WYSIWYG, pronounced wiziwig, is an acronym that stands for what you see is what you get. When used in computing, this term means that what appears on the screen is what the final product will look like. A WYSIWYG editor may be used to create web pages, documents, or other formatted material. Microsoft Word is an example of a WYSIWYG editor.
In the modern world of computing, many programs use WYSIWYG editing, but that was not always the case. When word processing software was first introduced, users had to memorize a series of symbols and codes to format a document. Spacing, font size, and other characteristics of the format would have to be essentially coded in. Codes did not always translate from one word processor to another. Changing word processors was a hassle because it required a whole new set of codes.
Modern word processing software has solved a lot of these problems. Instead of inserting a snippet of code to make text into italics, the user can just highlight the word and click an italics button. The word then appears in italics, both on screen and in the printed document. If fact, if a user wants to see the editing symbols in a program like Microsoft Word, she has to wade through a series of menus and change the program settings.
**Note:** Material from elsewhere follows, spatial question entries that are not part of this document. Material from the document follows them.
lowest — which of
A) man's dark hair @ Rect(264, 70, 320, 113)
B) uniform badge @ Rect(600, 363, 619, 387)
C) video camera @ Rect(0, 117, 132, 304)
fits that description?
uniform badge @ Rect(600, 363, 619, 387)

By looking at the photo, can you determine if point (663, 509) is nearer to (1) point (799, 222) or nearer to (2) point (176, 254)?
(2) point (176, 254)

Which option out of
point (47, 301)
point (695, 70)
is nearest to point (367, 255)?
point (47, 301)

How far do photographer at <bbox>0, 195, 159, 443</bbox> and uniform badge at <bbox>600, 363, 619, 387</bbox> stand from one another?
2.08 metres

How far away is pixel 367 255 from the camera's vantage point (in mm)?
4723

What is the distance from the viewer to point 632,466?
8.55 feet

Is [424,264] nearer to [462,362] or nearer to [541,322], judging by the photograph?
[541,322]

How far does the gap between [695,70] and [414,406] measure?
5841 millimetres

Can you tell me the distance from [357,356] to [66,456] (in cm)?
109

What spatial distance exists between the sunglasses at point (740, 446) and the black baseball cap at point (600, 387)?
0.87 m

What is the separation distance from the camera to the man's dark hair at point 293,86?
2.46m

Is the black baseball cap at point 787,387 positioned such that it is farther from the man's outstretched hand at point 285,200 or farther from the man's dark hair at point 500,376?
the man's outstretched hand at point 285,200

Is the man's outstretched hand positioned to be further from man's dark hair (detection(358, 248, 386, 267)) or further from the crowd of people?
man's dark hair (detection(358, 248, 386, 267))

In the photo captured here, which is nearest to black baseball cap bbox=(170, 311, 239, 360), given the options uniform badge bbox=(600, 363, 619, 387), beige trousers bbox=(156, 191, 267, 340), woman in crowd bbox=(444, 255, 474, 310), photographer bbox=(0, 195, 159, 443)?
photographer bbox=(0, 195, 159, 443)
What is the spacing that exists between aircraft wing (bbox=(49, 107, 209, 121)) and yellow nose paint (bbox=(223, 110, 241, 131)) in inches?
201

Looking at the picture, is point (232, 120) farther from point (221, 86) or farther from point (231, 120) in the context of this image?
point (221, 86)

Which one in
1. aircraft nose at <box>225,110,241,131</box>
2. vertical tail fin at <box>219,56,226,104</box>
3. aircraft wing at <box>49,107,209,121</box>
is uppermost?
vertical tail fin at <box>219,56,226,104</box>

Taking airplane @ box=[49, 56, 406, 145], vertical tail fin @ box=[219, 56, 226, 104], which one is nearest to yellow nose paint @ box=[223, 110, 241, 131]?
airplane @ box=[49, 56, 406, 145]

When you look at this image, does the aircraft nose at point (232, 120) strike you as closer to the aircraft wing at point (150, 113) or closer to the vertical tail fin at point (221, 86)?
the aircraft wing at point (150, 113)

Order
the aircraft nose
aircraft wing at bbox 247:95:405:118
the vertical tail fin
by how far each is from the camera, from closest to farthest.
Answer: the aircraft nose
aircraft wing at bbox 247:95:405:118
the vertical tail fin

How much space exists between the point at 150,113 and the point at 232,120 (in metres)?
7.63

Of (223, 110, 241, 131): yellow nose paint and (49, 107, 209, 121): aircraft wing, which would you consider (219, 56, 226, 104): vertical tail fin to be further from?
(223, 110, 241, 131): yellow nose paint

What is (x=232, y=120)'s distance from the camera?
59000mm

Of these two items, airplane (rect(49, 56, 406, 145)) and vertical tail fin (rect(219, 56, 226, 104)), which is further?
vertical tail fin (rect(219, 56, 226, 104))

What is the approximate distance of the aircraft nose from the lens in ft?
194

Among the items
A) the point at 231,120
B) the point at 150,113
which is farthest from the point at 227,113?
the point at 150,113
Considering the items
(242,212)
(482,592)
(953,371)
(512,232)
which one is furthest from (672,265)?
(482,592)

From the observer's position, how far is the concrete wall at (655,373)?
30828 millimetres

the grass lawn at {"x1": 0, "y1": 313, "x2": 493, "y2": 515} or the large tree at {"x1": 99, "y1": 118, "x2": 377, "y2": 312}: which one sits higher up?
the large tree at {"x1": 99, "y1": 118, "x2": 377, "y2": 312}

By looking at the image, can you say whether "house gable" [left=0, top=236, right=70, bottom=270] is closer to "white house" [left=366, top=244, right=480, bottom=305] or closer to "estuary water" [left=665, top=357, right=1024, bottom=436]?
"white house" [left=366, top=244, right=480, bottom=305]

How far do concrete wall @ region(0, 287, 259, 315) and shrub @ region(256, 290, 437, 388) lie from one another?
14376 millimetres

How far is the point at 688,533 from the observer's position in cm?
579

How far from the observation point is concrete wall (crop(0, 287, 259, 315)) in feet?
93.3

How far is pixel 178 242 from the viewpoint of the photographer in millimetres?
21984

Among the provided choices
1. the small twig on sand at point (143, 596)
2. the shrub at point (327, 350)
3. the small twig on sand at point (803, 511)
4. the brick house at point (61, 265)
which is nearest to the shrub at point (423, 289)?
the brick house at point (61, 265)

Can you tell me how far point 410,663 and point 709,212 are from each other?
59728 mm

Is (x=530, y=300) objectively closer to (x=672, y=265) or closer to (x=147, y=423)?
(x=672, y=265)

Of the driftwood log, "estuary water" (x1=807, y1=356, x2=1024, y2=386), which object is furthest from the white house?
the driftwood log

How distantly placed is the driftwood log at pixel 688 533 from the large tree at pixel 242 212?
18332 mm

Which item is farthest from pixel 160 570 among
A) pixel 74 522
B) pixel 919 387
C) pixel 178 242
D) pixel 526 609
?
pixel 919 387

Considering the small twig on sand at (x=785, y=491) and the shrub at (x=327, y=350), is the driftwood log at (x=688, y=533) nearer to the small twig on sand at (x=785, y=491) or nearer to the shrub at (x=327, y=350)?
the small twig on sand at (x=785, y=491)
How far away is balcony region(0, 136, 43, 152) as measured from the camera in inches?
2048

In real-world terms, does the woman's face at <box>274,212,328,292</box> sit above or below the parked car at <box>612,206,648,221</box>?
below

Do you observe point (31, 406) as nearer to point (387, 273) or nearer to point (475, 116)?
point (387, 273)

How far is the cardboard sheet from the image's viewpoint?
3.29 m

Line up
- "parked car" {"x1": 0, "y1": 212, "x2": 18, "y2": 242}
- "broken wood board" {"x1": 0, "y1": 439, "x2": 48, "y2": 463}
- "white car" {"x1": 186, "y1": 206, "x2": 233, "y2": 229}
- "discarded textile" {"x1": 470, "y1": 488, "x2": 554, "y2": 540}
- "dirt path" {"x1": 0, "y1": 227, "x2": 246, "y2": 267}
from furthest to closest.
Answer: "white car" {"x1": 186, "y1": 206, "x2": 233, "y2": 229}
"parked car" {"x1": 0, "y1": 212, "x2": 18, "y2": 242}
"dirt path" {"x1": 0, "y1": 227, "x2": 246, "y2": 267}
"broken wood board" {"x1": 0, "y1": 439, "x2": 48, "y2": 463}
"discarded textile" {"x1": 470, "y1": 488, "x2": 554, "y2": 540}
A WYSIWYG editor can also be used in computer programming. Many modern HTML editors have WYSIWIG capabilities. This allows the user to edit or even create a web page without having to write code. In this way, computer programming can be accessible even to people with little experience with computer programming languages.
The way a WYSIWYG editor works is by allowing the user to physically manipulate graphic elements on the screen. As elements are moved and changed, the WYSIWYG editor changes the code to reflect the changes on the screen. This way of creating a web page is much easier for the inexperienced, but can be frustrating for those users who do know programming languages.
Many professional and experienced programmers have expressed concerns about WYSIWYG code. The code created by WYSIWYG editors tends to be more convoluted and less elegant than code written by hand. This is partly because the code comes in pre-written chunks that have to be pieced together by the program to reflect the screen. A WYSIWYG editor also allows for less flexibility than a traditional code editor because the user can only change what the programs allows him or her to change.